PERGUNTAS |
1. Segundo o texto sobre a eucaristia, quantas vezes Cristo repete que seu corpo é comida e seu sangue é bebida?
2. Retome o texto sobre a eucaristia e dê continuidade a ele a partir da última frase apresentada.

E não é só isso! Cristo continua, cada vez mais positivo e mais claro: 'Se não comerdes a carne do Filho do Homem e não beberdes o seu sangue, não tereis a vida em vós. O que comer a minha carne e beber o meu sangue terá a vida eterna. Porque a minha carne é verdadeiramente comida, e o meu sangue é verdadeiramente bebida. O que come a minha carne e bebe o meu sangue, fica em mim e eu nele. O que me come viverá por mim. Este é o pão que desceu do céu. O que come este pão, viverá eternamente'.

Quanta página divina! Oh! Diga-me, pobre crente, trata-se do corpo de Cristo feito pão para ser comido ou não? Ou trata-se simplesmente de um pedaço de pão de padaria? Minha carne é comida – o que me come... Não é isso o próprio Jesus Cristo feito pão para ser comido? Como se pode interpretar isto de outro modo? Ou o amigo não acredita na Bíblia, na palavra de Cristo, ou deve confessar que Cristo se deu verdadeiramente como comida aos homens, na sagrada eucaristia. Então: ou rasgue a sua bíblia ou se faça católico! Não há logicamente outra saída. Protestante não pode ficar! Ou ateu ou católico. Ou não acredite em nada ou tem de acreditar no ensino católico!

VI. Cristo e o protestante

Cristo afirma, repete, reafirma, e explica que o pão que ele vai dar é o seu próprio corpo – que seu corpo é uma comida – que seu sangue é uma bebida – que é um pão celeste que dá a vida eterna. E tudo isso é positivo, repetido mais de 50 vezes, sem deixar subsistir a mais leve hesitação. E tu, ó protestante, tens a audácia de dizer: 'Cristo não está na Eucaristia! O corpo de Cristo não é comida. Tudo isso é uma imagem, é uma representação, é uma ceia, onde se come um pedaço de pão em lembrança de Cristo'.

DADOS EXTRAÍDOS |
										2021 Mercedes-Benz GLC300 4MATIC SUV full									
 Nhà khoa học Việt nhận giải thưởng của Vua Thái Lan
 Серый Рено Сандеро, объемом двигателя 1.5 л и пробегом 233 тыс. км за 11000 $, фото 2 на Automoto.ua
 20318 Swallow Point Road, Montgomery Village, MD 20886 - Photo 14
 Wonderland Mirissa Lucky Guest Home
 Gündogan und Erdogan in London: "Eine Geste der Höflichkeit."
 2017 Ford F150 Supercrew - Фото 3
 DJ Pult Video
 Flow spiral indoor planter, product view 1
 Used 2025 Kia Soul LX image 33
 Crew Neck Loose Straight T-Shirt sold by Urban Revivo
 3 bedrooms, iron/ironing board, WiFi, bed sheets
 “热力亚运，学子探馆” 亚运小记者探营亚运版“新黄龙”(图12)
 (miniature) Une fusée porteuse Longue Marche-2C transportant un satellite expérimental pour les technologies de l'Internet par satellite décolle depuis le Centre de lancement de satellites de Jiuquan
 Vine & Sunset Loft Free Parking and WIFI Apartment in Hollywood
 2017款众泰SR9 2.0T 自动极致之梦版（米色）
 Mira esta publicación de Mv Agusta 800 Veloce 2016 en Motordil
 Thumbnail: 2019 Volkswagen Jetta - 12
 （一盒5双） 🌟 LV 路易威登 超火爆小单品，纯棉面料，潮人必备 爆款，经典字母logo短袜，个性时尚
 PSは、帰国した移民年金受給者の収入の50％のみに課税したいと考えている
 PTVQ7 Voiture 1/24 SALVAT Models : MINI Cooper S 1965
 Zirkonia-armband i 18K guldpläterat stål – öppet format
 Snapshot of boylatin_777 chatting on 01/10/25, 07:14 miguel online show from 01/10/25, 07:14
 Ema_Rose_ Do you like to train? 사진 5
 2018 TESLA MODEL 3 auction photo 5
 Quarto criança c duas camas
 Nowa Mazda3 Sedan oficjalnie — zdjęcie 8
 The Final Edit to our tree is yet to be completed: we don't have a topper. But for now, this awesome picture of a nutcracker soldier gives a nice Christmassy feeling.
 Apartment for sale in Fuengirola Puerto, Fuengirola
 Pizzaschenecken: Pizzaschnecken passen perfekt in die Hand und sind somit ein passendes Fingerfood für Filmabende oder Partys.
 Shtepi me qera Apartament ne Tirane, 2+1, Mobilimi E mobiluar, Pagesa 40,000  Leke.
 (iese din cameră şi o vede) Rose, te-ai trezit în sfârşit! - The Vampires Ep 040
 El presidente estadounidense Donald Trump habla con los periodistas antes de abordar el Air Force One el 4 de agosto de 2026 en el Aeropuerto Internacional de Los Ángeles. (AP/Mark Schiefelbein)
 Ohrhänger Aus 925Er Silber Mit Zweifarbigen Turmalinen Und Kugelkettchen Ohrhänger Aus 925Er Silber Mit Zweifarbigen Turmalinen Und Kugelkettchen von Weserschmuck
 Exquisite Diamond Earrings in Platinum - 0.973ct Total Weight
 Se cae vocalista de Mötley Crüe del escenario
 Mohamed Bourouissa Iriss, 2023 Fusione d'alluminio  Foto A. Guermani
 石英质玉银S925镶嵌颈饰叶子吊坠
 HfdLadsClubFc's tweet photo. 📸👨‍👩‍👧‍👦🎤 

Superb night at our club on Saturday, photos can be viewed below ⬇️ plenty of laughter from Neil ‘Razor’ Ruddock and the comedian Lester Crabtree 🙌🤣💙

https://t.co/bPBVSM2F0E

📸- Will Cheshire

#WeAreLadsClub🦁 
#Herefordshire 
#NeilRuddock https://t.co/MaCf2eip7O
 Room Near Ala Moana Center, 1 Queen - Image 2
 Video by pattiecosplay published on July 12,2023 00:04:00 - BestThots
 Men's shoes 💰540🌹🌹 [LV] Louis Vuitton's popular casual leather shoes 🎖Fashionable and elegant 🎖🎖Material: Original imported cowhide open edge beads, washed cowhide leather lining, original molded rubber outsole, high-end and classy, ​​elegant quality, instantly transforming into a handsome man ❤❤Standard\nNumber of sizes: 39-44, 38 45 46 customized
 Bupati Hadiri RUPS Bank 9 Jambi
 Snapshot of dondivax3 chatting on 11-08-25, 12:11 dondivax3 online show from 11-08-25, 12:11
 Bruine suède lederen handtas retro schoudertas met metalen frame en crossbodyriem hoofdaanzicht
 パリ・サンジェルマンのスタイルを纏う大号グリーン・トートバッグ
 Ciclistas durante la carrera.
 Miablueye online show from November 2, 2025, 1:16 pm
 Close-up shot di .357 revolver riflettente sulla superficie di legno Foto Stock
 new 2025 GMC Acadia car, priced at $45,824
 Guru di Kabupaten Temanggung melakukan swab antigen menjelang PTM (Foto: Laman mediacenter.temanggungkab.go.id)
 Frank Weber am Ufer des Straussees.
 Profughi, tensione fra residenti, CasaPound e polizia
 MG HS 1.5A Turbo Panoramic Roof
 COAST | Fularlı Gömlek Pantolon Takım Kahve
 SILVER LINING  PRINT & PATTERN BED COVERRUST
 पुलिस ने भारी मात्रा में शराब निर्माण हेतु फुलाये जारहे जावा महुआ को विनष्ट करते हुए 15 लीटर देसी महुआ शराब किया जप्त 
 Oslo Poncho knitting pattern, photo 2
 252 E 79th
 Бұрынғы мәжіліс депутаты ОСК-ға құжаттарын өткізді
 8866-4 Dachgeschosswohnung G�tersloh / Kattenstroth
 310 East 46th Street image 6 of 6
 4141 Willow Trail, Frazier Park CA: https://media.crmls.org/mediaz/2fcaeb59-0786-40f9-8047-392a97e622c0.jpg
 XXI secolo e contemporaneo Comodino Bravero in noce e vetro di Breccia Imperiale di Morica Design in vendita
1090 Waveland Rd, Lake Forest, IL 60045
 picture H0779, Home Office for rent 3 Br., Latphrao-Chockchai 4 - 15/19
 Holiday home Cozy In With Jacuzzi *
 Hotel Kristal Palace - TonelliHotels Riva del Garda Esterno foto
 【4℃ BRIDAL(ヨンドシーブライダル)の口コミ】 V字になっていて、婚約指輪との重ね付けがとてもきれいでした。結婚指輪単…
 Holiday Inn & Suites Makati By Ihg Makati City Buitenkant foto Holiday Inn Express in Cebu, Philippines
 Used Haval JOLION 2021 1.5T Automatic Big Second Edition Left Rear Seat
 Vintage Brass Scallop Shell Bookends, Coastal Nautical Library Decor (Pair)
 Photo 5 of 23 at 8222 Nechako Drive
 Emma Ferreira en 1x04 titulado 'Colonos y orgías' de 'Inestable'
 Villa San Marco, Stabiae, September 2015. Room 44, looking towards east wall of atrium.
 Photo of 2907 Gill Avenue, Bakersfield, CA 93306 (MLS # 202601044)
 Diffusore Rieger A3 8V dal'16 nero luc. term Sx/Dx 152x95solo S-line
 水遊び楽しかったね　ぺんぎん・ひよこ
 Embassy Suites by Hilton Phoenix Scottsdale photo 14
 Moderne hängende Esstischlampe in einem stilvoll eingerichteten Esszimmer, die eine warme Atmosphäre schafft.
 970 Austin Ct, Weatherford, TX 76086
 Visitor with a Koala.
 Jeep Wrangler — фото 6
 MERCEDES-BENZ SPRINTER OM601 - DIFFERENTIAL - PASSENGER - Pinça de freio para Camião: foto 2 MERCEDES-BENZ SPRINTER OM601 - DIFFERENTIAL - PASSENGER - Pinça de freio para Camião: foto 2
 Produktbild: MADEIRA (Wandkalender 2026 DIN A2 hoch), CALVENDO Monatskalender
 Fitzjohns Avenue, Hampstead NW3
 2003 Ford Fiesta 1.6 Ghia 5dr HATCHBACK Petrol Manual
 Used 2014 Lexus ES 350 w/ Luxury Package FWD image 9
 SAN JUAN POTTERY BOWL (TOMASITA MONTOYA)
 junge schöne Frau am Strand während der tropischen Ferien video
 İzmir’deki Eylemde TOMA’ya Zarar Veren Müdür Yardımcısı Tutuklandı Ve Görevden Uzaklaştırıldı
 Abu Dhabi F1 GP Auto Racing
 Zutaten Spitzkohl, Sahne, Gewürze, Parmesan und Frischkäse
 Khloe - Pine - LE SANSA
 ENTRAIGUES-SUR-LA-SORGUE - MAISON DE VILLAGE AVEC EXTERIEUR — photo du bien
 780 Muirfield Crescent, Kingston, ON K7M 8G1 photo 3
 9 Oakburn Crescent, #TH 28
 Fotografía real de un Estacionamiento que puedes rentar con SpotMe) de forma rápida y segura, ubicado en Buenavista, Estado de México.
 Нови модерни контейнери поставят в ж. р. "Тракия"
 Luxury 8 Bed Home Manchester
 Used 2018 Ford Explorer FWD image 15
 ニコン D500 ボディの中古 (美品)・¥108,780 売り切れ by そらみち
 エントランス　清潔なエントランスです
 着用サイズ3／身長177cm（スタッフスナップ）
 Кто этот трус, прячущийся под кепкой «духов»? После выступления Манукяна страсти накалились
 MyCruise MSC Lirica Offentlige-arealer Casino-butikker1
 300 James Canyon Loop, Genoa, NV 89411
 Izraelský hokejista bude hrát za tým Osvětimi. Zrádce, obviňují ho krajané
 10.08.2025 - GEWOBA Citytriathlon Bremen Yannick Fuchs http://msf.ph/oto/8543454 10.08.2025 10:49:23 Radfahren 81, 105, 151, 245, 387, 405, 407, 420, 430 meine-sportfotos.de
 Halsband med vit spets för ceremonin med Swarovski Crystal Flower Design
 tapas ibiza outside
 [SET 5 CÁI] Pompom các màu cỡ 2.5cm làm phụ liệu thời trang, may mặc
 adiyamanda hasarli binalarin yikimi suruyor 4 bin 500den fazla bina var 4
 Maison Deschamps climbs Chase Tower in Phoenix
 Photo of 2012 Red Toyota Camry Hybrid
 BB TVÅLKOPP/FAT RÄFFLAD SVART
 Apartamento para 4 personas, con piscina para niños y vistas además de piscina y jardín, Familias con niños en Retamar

RESPOSTAS ÀS TAREFAS |
1. Mais de 50 vezes.

2.
Pobre, pobre protestante! Tu és um cego, ou um ímpio – ou tu és mais que o próprio Deus, ou tu és Satanás. Cristo diz: 'Este pão é o meu corpo'. O protestante exclama: 'Não, Senhor, é um pedaço de pão!' Cristo ajunta: 'Minha carne é verdadeiramente comida'. O protestante objeta: 'Não, Senhor, este pão não é tua carne!' Cristo completa: 'O que me come...viverá por mim'. O protestante insiste: 'Não, Senhor, não comemos a ti, é simplesmente um pedaço de pão!' Cristo repete: 'O que come a minha carne, fica em mim'. O protestante blasfema: 'Não, Senhor, não é a tua carne, porque eu não o quero; é uma ceia, uma simples lembrança! Tu estás enganado, ó Cristo, não entendes a bíblia. De tudo o que tu afirmas, nada é verdade. Este pão do céu não existe. Este pão não é o teu corpo. Este vinho não é o teu sangue. Teu corpo não é comida. Teu sangue não é bebida'.

VII. Pobre protestante

E se Cristo, num gesto de infinita compaixão para o louco protestante, lhe perguntasse: 'Mas por que não o é? Eu, que sou Deus onipotente, eu digo que é, como podes tu dizer o contrário?' O protestante responderia: 'Não, este pão não é o teu corpo, teu corpo não é comida porque eu não o quero!' Pobre protestante! Reflete um instante, e compreenderás que estás em revolta contra Deus. Fazes da tua Bíblia um ídolo que adoras, e desprezas as verdades que a Bíblia ensina.

Oh! como São Paulo teve razão quando escreveu aos Romanos (1, 21-22): 'Tendo conhecido a Deus, não o glorificaram como Deus, antes desvaneceram. Dizendo-se sábios, tornaram-se loucos'. Ó homens de bom senso, cujo coração não está ainda obcecado, dizei quem tem razão: nós, os católicos, que aceitamos a palavra de Deus em seu sentido óbvio, natural e positivo, ou o pobre protestante que a deturpa, violenta ou rejeita?

Quem diz a verdade: Jesus Cristo, que é Deus, ou o protestante, que é um revoltoso? Quem conhece melhor a bíblia: Cristo que afirma ou o protestante que nega? Oh! deixa de graças, pobre crente, deixa de blasfemar contra Deus, sê maometano, sê budista, ou judeu, se quiseres, porém deixa de dizer-te discípulo de Cristo, renegando e insultando o ensino do mesmo Cristo. Um tal procedimento revolta o bom senso, a lealdade, a consciência humana.

Se Cristo voltasse à terra, com que veemência ele repetiria em frente das vossas casas de culto, dirigindo-se aos vossos falsos ministros: 'Ai de vós, fariseus hipócritas, que fechais aos homens o reino dos céus, porque nem vós entrais, nem deixais entrar aqueles que o desejam' (Mt 23,13). 'Ai de vós, hipócritas, porque percorreis mar e terra para fazer um prosélito, e depois de o ter ganho, o fazeis filho do inferno, duas vezes mais do que vós' (Mt 23,15). Viva Cristo: ele só possui a verdade! Abaixo os blasfemadores e protestantes, que, com Judas, beijam Cristo na fronte para melhor atraiçoá-lo e vendê-lo! Vai! O brasileiro é católico e não vende nem a sua fé e nem a sua alma!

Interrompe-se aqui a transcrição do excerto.